Task description:
Make an exact copy of the entries below with the pictures removed.

Items from a dataset:

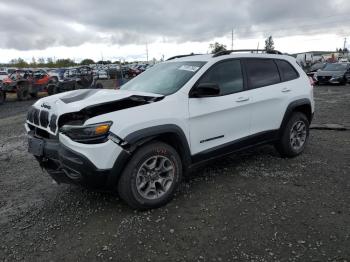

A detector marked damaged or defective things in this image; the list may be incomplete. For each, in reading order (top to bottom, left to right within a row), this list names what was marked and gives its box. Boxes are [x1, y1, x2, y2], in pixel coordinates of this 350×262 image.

crushed vehicle [1, 69, 50, 100]
crushed vehicle [47, 66, 103, 95]
crushed vehicle [314, 62, 350, 85]
crumpled hood [32, 89, 163, 115]
crushed vehicle [25, 49, 314, 209]
damaged front bumper [26, 129, 130, 188]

Task response:
A detector marked damaged or defective things in this image; the list may be incomplete. For each, in reading order (top to bottom, left to right within a row), this list names what was marked and gives its box. Boxes are [x1, y1, x2, y2], in pixel coordinates of this 350×262 image.

crushed vehicle [1, 69, 50, 100]
crushed vehicle [47, 66, 103, 95]
crushed vehicle [314, 62, 350, 85]
crumpled hood [32, 89, 163, 115]
crushed vehicle [25, 49, 314, 209]
damaged front bumper [26, 129, 130, 188]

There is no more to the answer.